Life’s lessons through classical poetry

Did you know that there was a practice in old Japan to write a poem prior to your life’s end, culminating your knowledge?

Two of my favorites, taken from Japanese Death Poems, compiled by Yoel Hoffmann:

My whole life long I’ve sharpened my sword
And now, face to face with death
I unsheathe it, and lo –
The blade is broken –

- by Dairin Soto, died in the year 1568 at the age of 89

It lights up
As lightly as it fades:
A firefly.

- by Chine, died in the year 1688 around the age of 28

Over the years, I’ve given many presentations on multicultural poetry, and these two generated quite a bit of discussion.
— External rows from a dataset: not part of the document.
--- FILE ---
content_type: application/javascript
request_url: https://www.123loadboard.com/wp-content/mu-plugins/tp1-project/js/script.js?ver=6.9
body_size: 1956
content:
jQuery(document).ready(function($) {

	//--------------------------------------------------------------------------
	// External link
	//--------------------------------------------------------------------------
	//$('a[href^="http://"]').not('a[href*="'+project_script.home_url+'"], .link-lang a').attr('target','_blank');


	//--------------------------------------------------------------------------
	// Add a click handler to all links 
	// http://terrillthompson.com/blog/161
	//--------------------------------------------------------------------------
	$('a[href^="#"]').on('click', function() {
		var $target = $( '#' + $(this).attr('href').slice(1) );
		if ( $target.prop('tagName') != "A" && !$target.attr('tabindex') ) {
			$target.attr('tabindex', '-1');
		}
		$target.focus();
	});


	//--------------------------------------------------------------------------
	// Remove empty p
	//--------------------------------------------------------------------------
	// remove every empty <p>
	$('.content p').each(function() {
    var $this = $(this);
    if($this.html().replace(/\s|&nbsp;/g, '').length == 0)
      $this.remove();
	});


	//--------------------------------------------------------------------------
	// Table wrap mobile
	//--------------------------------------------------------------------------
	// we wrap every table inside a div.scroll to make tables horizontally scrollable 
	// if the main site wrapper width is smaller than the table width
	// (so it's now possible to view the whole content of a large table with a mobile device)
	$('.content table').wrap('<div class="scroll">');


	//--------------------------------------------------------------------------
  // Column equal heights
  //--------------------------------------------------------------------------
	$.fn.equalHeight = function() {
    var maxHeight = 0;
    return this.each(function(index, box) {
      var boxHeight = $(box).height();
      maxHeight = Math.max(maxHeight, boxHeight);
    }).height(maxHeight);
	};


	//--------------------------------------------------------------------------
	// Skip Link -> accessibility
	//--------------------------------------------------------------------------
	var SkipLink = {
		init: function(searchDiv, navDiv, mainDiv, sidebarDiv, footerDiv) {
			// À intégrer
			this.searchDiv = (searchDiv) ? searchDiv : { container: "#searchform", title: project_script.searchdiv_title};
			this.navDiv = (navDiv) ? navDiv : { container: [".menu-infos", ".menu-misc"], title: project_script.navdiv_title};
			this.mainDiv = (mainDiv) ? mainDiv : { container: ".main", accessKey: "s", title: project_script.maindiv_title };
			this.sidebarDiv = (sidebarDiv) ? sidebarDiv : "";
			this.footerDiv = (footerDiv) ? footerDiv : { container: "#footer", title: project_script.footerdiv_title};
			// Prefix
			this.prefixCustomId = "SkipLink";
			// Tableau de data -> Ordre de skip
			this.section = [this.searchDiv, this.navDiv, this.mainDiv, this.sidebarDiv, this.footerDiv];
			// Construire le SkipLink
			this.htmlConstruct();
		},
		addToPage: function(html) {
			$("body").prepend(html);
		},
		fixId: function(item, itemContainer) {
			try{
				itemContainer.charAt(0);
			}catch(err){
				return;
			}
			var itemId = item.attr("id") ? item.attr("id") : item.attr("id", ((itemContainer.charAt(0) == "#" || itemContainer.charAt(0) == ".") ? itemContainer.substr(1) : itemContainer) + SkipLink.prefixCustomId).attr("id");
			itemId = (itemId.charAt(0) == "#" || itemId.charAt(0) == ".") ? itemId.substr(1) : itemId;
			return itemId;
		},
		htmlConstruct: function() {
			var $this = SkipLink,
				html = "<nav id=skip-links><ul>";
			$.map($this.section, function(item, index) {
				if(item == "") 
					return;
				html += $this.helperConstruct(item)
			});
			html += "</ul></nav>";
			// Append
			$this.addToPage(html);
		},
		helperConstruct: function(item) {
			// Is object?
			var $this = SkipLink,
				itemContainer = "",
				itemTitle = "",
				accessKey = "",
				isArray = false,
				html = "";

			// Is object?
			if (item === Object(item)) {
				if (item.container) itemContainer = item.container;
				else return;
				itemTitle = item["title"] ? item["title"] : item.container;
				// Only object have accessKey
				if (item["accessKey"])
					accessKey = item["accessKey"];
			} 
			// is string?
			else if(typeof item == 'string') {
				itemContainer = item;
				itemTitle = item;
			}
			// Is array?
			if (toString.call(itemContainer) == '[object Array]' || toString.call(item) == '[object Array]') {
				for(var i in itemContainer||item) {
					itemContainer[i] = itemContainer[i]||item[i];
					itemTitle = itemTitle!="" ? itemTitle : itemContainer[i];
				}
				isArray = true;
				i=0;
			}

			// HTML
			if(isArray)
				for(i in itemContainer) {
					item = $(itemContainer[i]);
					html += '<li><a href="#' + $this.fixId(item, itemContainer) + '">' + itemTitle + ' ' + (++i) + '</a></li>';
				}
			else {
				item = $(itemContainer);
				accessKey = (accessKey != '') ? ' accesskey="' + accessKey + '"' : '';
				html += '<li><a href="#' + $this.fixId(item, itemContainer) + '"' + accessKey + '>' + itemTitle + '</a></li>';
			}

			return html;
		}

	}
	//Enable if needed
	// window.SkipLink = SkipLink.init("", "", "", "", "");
I often wonder what Dairin Soto would think of my grandfather’s practice of sharpening his own knives – even butter knives would cut steak. In fact, there were a few of Grandpa’s knives that he had for so many years that he’d sharpened them down to a third of their original size. Ironic, no?

For further reading:

Looking for other great classical poetry collections? Some of my favorites:

100 Poems from Tang and Song Dynasties, by my dear friend, Qiu Xiaolong, poet and novelist

Selected Poems of Su Tung-Po, translated by the phenomenal Burton Watson

Hidden Music: Rumi, translated by Maryam Mafi and Azima Melita Kolin

Tao te Ching, by Lao Tzu – I particularly like the illustrated edition translated by Gia-Fu Feng and Jane English

Essential Haiku, edited by Robert Haas

Himalayan Voices: An Introduction to Modern Nepali Literature, edited by Michael Hutt – Be forewarned: much of this collection is not translated into English, but it does contain one of Nepal’s greatest poems, Muna Madan. Beautiful. (And yes, translated into English.)